Questions on the material:
1. Change "adjournments" to "postponements" in the proxy card, then write out the passage starting with "THIS PROXY IS" and going on through "OF THE PROPOSALS.".
2. Write the next part of the Ayco Growth Fund proxy card, picking up after its final sentence.

EX-99.17.A 9 y89484exv99w17wa.htm FORM OF PROXY CARD FORM OF PROXY CARD
 

Exhibit 17(a)

FORM OF PROXY CARD

AYCO SERIES TRUST

AYCO GROWTH FUND

(the “Fund”)

     THIS PROXY IS SOLICITED BY THE BOARD OF TRUSTEES OF AYCO SERIES TRUST (THE “TRUST”) FOR USE AT THE SPECIAL MEETING OF SHAREHOLDERS TO BE HELD ON NOVEMBER 25, 2003 AT 10:00 A.M. AT THE OFFICES OF THE AYCO COMPANY, L.P., AT EXECUTIVE WOODS, SUITE 120, 855 ROUTE 146, CLIFTON PARK, N.Y. 12065

     The undersigned hereby appoints      , and each of them, with full power of substitution, as proxies of the undersigned to vote at the above-stated Special Meeting, and all adjournments thereof, all shares of beneficial interest held of record by the undersigned on the record date for the Meeting, upon the following matters, and upon any other matter which may properly come before the Meeting, at their discretion.

     THE TRUSTEES OF THE AYCO SERIES TRUST RECOMMEND A VOTE FOR EACH OF THE PROPOSALS.

Supplied information:
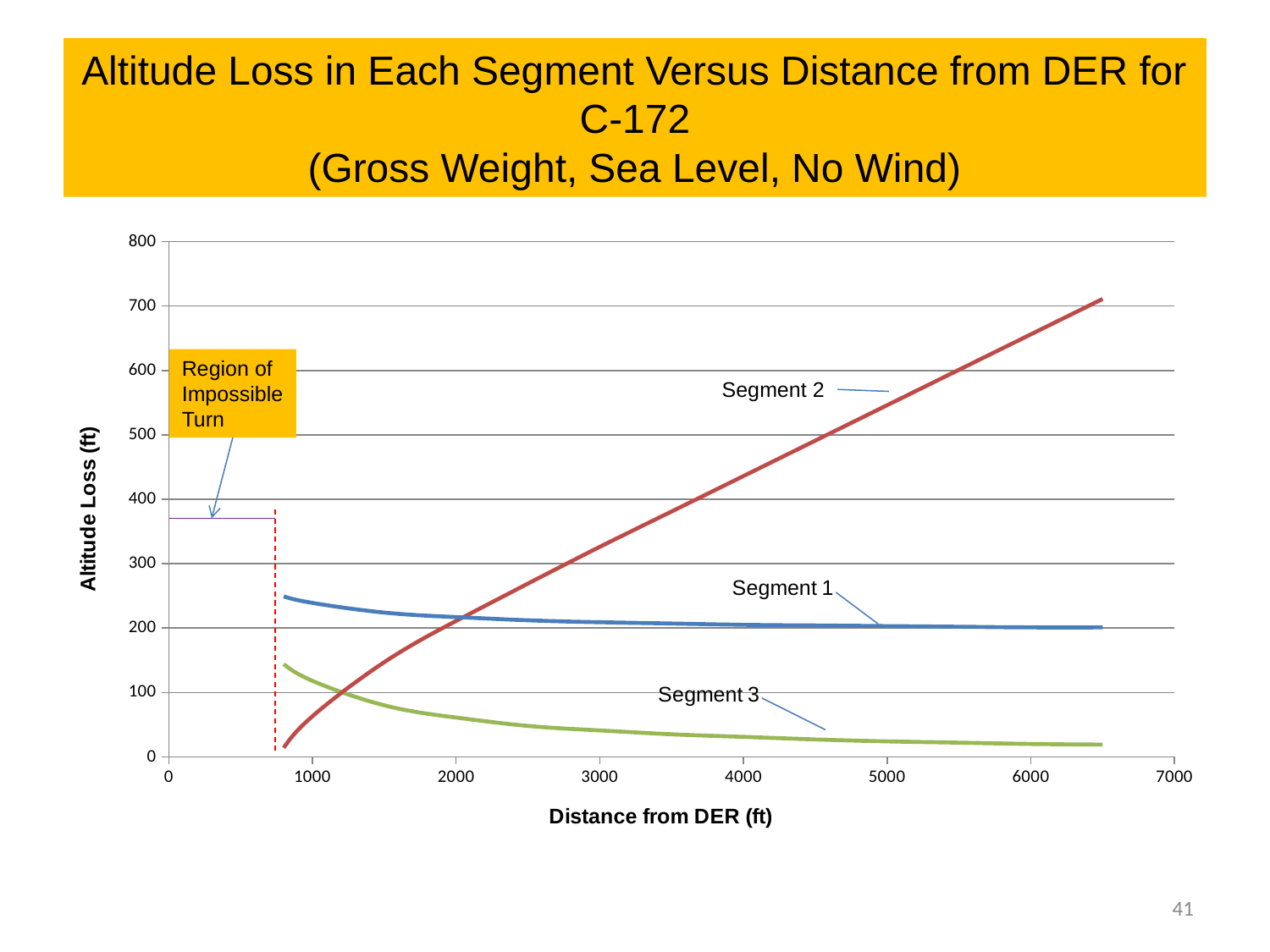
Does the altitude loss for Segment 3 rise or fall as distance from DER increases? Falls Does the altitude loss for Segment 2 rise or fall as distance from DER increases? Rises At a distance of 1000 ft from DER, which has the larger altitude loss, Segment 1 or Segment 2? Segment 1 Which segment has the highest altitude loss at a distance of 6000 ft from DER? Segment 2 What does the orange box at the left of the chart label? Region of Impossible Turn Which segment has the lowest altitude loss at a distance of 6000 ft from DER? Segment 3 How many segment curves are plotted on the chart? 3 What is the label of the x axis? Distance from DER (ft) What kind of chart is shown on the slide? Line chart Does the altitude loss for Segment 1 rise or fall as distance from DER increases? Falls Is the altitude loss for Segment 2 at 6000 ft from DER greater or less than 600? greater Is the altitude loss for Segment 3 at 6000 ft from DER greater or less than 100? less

==

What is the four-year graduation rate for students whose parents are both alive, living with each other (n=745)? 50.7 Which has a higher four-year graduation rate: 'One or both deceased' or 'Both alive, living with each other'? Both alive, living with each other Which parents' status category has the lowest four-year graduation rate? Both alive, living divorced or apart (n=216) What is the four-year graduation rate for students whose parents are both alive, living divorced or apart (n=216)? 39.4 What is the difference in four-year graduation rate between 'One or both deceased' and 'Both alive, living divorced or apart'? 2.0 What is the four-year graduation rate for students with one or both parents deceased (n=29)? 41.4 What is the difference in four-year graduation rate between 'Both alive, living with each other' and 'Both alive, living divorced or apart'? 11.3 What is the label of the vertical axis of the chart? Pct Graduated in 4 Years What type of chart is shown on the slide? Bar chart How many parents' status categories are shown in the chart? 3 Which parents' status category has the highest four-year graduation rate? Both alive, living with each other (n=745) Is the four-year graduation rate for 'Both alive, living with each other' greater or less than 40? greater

Exercise responses:
1.
THIS PROXY IS SOLICITED BY THE BOARD OF TRUSTEES OF AYCO SERIES TRUST (THE “TRUST”) FOR USE AT THE SPECIAL MEETING OF SHAREHOLDERS TO BE HELD ON NOVEMBER 25, 2003 AT 10:00 A.M. AT THE OFFICES OF THE AYCO COMPANY, L.P., AT EXECUTIVE WOODS, SUITE 120, 855 ROUTE 146, CLIFTON PARK, N.Y. 12065

     The undersigned hereby appoints      , and each of them, with full power of substitution, as proxies of the undersigned to vote at the above-stated Special Meeting, and all postponements thereof, all shares of beneficial interest held of record by the undersigned on the record date for the Meeting, upon the following matters, and upon any other matter which may properly come before the Meeting, at their discretion.

     THE TRUSTEES OF THE AYCO SERIES TRUST RECOMMEND A VOTE FOR EACH OF THE PROPOSALS.

2.
  (1)   To approve or disapprove an Agreement and Plan of Reorganization (“Reorganization Agreement”) providing for (a) the transfer of all of the assets of the Fund to the Goldman Sachs Capital Growth Fund (“GS Fund”), a series of Goldman Sachs Variable Insurance Trust (“GS Trust”), in exchange for shares of the GS Fund having an aggregate value equal to the net assets of the Fund and the assumption by the GS Fund of all of the liabilities of the Fund and (b) the subsequent liquidation of the Fund;

         
FOR   AGAINST   ABSTAIN
[ ]   [ ]   [ ]

  (2)   To approve or disapprove a proposed new Investment Management Agreement between The Ayco Company L.P., the Fund’s current investment manager, and the Trust, with respect to the Fund; and

         
FOR   AGAINST   ABSTAIN
[ ]   [ ]   [ ]

  (3)   To transact such other business as may properly come before the Meeting or any adjournments or postponements thereof.

 


 

     Every properly signed proxy will be voted in the manner specified hereon and, in the absence of specification, will be treated as GRANTING authority to vote FOR the above-listed proposals.

     
    PLEASE SIGN, DATE AND RETURN PROMPTLY. Receipt of Notice of Special Meeting and Proxy Statement/Prospectus is hereby acknowledged.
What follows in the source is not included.